Man bedenke im Zusammenhang mit der Chronologie des Œuvre von FMT, dass er 1920, als er sein erstes Gitarrenstück vollendete, bereits mehrere Zarzuelas geschrieben hatte, die ausnahmslos in namhaften Theatern uraufgeführt worden waren: „Las decididas“ (UA [Uraufführung]) 1912, „Como los ojos de mi morena (UA 1919), „Las fuerzas ocultas“ (UA 1920), „Cuidado con la pintura“ (UA 1920) und „Artistas para fin de fiesta“ (UA 1920) – als diese Bühnenwerke aufgeführt wurden, war der Komponist gerade neunundzwanzig Jahre alt oder jünger! FMTs letztes große Bühnenwerk wurde am 11. Oktober 1966 im Teatro Maravillas uraufgeführt: „Ella – lírico dramático“. Jetzt war Federico Moreno Torroba fünfundsiebzig Jahre alt und stand am Ende seiner Karrriere.
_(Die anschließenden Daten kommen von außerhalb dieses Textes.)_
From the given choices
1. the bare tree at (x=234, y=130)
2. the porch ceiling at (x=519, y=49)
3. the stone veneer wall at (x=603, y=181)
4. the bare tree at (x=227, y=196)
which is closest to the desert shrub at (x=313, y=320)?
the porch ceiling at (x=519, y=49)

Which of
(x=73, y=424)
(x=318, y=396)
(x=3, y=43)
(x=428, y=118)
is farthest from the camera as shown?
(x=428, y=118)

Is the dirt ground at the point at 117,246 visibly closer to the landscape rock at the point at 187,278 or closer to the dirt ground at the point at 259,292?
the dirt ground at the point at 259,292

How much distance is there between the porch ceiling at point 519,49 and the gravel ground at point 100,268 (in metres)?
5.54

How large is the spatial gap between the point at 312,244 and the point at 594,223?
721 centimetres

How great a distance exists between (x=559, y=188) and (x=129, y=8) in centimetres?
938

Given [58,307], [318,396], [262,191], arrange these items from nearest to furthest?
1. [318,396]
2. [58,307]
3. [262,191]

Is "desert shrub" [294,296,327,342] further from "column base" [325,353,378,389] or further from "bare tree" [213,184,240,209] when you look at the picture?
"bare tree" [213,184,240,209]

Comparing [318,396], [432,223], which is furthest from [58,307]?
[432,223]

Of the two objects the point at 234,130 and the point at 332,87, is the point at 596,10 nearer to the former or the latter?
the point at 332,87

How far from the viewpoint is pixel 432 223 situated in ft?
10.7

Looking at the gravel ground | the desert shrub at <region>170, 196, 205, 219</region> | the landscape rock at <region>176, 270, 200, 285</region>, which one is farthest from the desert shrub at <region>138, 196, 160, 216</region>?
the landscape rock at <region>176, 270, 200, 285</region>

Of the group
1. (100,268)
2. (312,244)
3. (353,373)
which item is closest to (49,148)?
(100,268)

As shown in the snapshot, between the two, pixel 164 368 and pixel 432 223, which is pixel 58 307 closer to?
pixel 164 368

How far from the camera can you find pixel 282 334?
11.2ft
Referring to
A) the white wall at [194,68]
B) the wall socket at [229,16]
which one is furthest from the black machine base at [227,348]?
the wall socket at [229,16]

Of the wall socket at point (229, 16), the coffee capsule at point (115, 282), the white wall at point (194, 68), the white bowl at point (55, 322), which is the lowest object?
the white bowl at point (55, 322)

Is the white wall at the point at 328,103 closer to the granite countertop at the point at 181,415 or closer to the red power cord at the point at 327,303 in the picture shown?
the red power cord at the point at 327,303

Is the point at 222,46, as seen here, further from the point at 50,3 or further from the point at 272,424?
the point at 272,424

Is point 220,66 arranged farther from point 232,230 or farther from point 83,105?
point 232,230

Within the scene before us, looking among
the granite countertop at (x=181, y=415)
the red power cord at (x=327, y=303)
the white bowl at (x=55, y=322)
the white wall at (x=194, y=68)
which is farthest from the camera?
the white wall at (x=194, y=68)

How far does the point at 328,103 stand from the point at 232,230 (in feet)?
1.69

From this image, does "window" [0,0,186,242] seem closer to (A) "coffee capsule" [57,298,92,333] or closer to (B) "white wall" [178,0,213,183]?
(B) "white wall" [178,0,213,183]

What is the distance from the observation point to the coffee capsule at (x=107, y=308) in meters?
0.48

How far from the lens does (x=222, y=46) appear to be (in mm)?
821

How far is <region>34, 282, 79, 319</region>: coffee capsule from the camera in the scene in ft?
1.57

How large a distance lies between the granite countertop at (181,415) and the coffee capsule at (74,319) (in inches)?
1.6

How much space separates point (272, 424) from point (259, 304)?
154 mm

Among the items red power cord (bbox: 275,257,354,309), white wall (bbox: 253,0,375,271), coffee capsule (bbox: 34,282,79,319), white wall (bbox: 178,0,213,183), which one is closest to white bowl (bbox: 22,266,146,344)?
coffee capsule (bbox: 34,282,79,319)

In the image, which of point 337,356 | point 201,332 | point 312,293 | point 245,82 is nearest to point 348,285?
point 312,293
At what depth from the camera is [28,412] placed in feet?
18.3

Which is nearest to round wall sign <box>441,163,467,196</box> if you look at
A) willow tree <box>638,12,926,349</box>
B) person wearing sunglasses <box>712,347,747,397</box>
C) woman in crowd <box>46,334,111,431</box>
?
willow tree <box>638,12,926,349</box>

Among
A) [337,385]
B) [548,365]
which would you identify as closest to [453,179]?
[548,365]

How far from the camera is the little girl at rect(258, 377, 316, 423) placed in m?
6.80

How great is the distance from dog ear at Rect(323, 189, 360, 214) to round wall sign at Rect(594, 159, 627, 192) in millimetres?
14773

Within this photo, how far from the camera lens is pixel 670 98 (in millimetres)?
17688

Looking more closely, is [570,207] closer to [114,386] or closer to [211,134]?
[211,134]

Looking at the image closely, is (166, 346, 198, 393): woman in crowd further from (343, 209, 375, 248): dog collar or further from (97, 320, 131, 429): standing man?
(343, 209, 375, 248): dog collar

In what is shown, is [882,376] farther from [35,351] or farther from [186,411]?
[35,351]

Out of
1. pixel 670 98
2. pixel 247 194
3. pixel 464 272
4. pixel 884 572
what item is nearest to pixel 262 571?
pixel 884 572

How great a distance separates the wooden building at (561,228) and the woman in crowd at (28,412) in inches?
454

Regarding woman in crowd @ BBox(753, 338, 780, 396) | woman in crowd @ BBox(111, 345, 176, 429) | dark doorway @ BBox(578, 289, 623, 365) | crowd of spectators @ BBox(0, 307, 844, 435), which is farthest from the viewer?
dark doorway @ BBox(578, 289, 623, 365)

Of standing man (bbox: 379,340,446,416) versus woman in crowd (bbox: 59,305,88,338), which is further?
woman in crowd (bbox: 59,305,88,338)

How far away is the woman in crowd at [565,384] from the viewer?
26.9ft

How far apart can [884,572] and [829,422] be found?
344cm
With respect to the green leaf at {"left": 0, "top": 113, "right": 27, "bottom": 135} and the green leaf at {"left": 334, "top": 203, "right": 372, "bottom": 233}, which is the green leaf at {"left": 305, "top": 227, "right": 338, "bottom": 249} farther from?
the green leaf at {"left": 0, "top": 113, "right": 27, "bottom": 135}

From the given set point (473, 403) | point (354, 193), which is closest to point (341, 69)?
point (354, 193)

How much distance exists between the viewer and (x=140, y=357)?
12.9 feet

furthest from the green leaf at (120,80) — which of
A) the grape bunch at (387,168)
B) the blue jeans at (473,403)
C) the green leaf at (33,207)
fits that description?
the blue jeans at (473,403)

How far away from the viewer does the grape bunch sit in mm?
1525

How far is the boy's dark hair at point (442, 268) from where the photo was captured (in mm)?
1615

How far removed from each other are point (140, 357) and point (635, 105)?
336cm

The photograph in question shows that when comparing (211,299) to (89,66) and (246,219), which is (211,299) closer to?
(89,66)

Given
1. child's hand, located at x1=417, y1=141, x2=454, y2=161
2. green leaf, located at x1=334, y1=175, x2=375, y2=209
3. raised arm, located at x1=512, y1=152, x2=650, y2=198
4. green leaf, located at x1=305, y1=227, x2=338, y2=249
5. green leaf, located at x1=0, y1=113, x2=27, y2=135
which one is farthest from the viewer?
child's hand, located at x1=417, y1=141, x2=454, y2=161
Als Segovia anregte, FMT solle doch für ihn Gitarrenstücke komponieren, war Moreno Torroba keineswegs um Kompositionsaufträge verlegen – die Auftragslage war glänzend, würde ein Betriebswirt heute sagen. 1936, als der Spanische Bürgerkrieg begann, änderte sich die Situation zwar – für Amüsement, wie es von Zarzuelas geboten wird, bestand immer weniger Nachfrage – trotzdem schrieb FMT rund einhundert Bühnenwerke mit Musik (hauptsächlich Zarzuelas, zwei Opern). Aber auch der Film war zum Konkurrenten für Theaterschaffende geworden.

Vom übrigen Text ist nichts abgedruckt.